No deaths due to AEs were reported. Regarding notable harms (i.e., AEs of special interest for this review as identified in the review protocol), hypothyroidism occurred in 14.4% of patients, followed by hyperthyroidism (7.8%), colitis (3.3%), type 1 diabetes mellitus (2.2%), pneumonitis (1.1%), adrenal Insufficiency (1.1%), and hepatitis (1.1%). No hypophysitis or nephritis were reported.

Critical Appraisal

The main limitation of the included pivotal study (KN-158) was the single-arm study design, which does not include a comparator arm. Such a design, in addition to a lack of consideration of confounding variables, precludes causal inferences (i.e., the outcomes cannot be directly attributed to pembrolizumab). Without an active comparator or standard of care comparator, nor any statistical hypothesis testing, it is not possible to assess the relative therapeutic benefit or safety of pembrolizumab against other available treatments (such as chemotherapy) in this population. Though inclusion and exclusion criteria were stated, selection procedures were not described; therefore, the potential for selection bias cannot be excluded.
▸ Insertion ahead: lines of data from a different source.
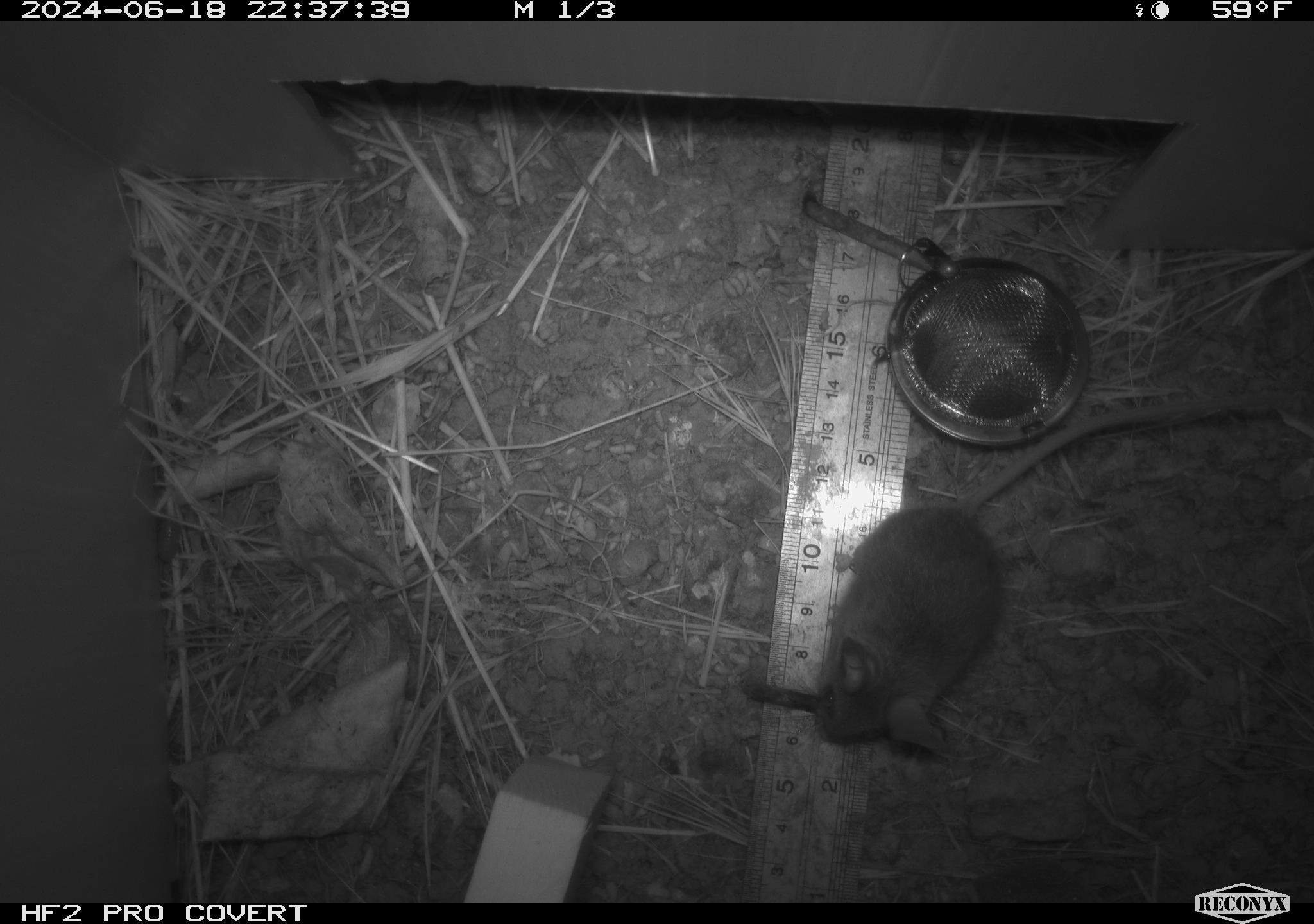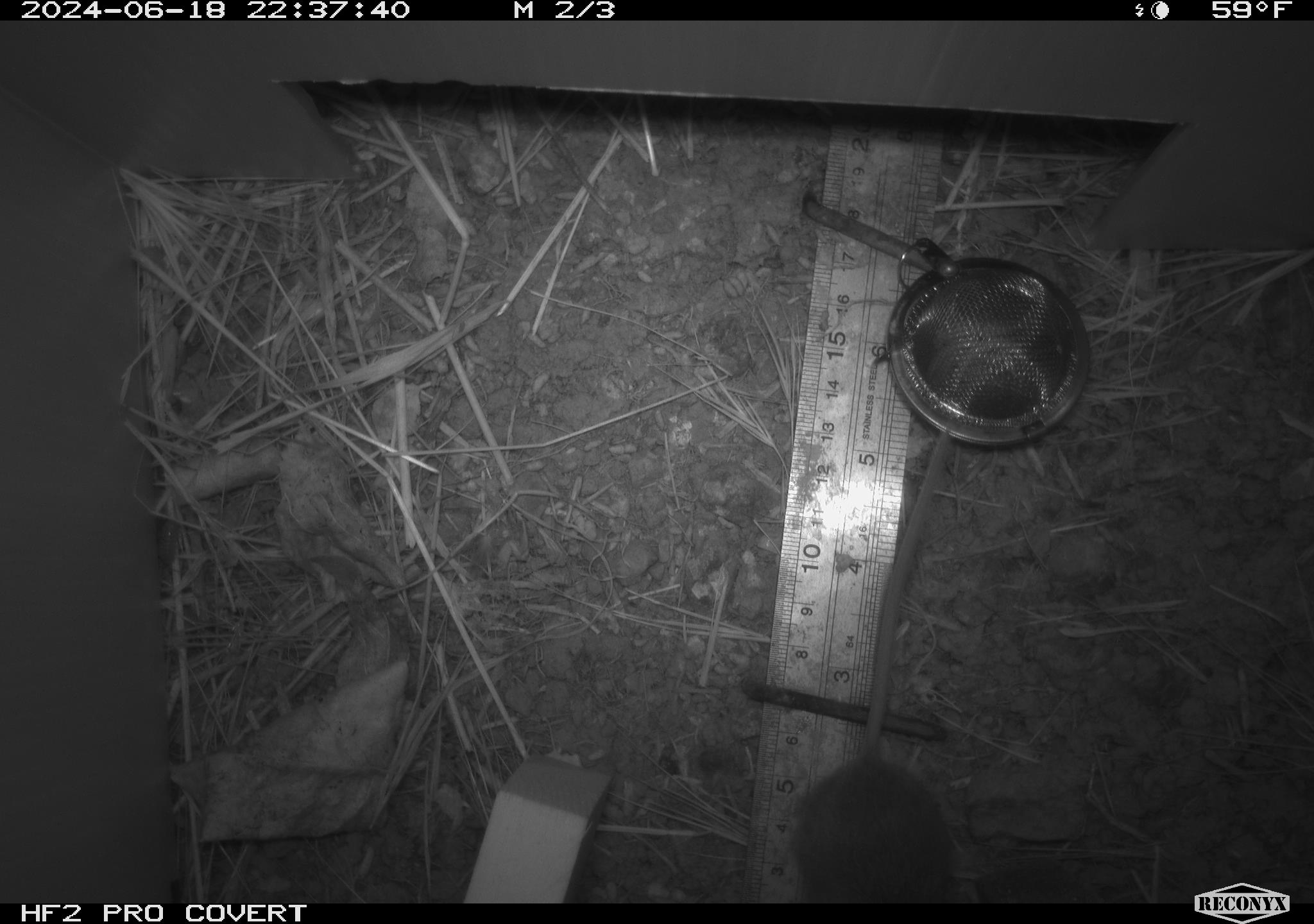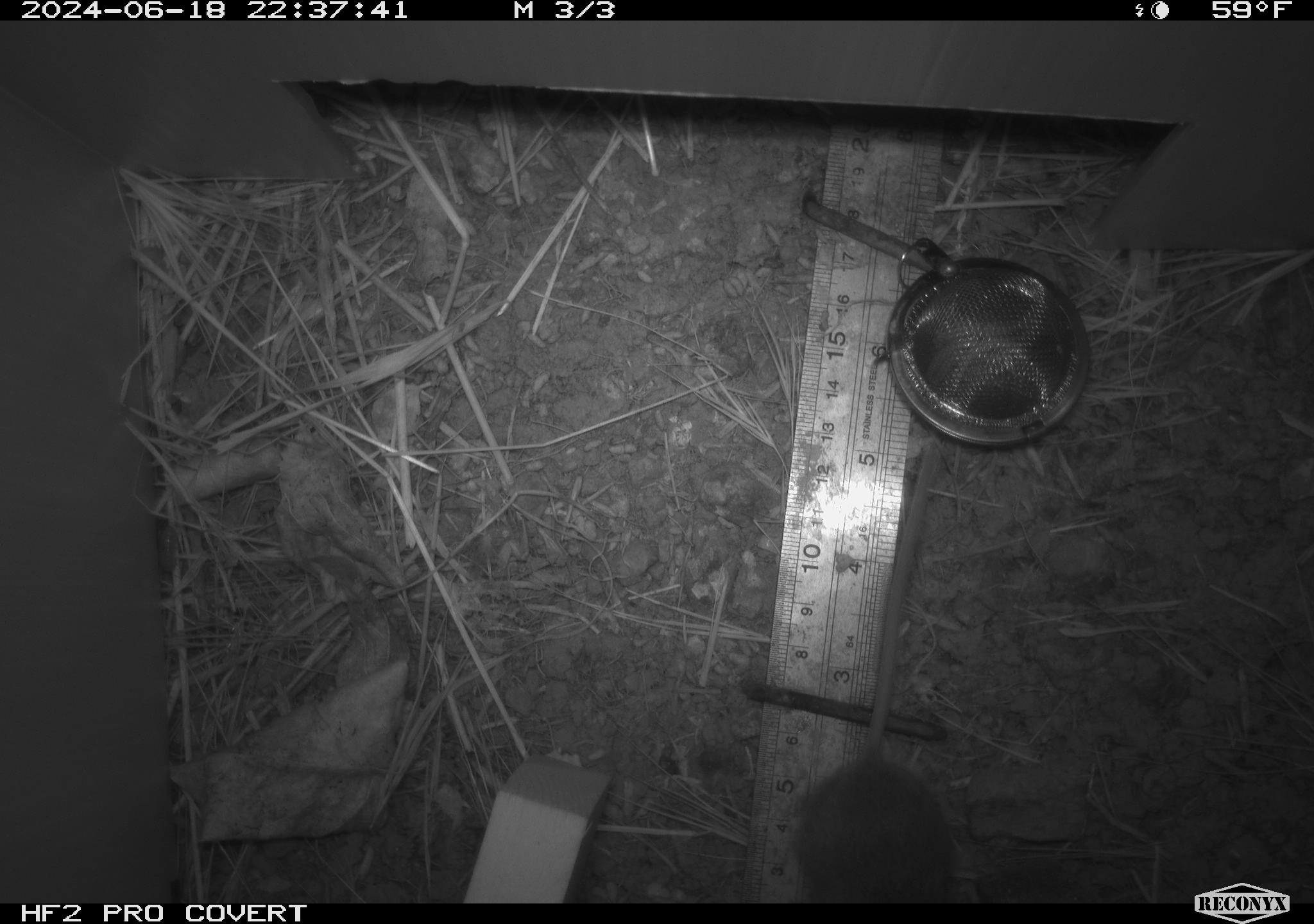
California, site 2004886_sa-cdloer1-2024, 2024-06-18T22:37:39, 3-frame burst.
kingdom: Animalia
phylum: Chordata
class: Mammalia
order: Rodentia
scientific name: Rodentia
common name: mouse species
Mouse species (Rodentia).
As all results are part of an interim analysis, there is some risk that the efficacy of pembrolizumab has been overestimated. The median OS was not reached at the time of data cut-off; the survival data from the trial were immature, and 36.7% of patients had died at the time of the data cut-off. There is some uncertainty in how the findings may change once data reach maturity. Furthermore, the efficacy assessment was not based on the intention-to-treat population. The efficacy analyses were based on the all patients as treated population for efficacy analysis, defined as patients who received at least 1 dose of the study intervention and had been enrolled at least 26 weeks before the data cut-off. A total of 79 (87.8%) out of 90 patients were included in the efficacy analysis, while 11 (12.2%) patients were not included. As no detailed treatment response information (e.g., disease progression, death, or discontinuation) were provided for those 11 patients, the findings for OS and PFS might be potentially biased. Finally, no formal statistical significance and hypothesis testing were conducted in the analysis; causal inferences cannot be made and this limits the ability to draw robust conclusions from the findings regarding efficacy or safety.
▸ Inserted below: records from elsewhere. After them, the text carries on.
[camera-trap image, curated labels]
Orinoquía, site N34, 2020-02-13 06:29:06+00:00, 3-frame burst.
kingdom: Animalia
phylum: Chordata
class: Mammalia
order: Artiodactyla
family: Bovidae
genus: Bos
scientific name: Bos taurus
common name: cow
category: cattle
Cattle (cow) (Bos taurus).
Overall, according to the clinical experts consulted by CADTH, the population enrolled in the trial was consistent with the population expected to be treated in Canadian clinical practice. No major generalizability issues were noted regarding the findings from the pivotal study. Although patients with CNS metastasis, endometrial sarcomas, and an ECOG PS of 2 or greater were not included in the study, the clinical experts indicated that the patients with CNS metastasis might still benefit from the pembrolizumab treatment after they are treated with radiotherapy first. Similarly, patients with carcinosarcomas and patients with an ECOG PS of 2 may also benefit from pembrolizumab treatment in this clinical setting.

Indirect Comparisons

The sponsor submitted an unadjusted (naive) ITC that compared the efficacy of pembrolizumab monotherapy with doxorubicin or paclitaxel in patients with advanced MSI-H or dMMR endometrial cancer who had received at least 1 prior line of therapy. This analysis estimated the relative time to OS or PFS using individual treatment group data from 2 separate studies (KN-158 and KN-775) based on nonparametric KM methods and unstratified Cox proportional hazards models.

Efficacy Results

For pembrolizumab versus chemotherapy, the hazard ratio for time to OS was 0.34 (95% CI, 0.20 to 0.56; P < 0.001) and the hazard ratio for PFS was 0.42 (95% CI, 0.27 to 0.64; P < 0.001).

Harms Results

The ITC did not assess safety outcomes.

Critical Appraisal

Limitations of the ITC include the lack of justification for the selection of the chemotherapy arm of the KN-775 trial as the comparator group and for the analytical methods used. The exploration of between-study differences and potential biases was limited by missing information on patient and study characteristics for the 2 data sources. Considering that prognostic factors and effect modifiers are likely imbalanced between treatment groups, the results of the unanchored, unadjusted ITC are subject to an unknown amount of bias. Thus, the findings of the ITC are highly uncertain and conclusions regarding the efficacy of pembrolizumab monotherapy versus chemotherapy cannot be established.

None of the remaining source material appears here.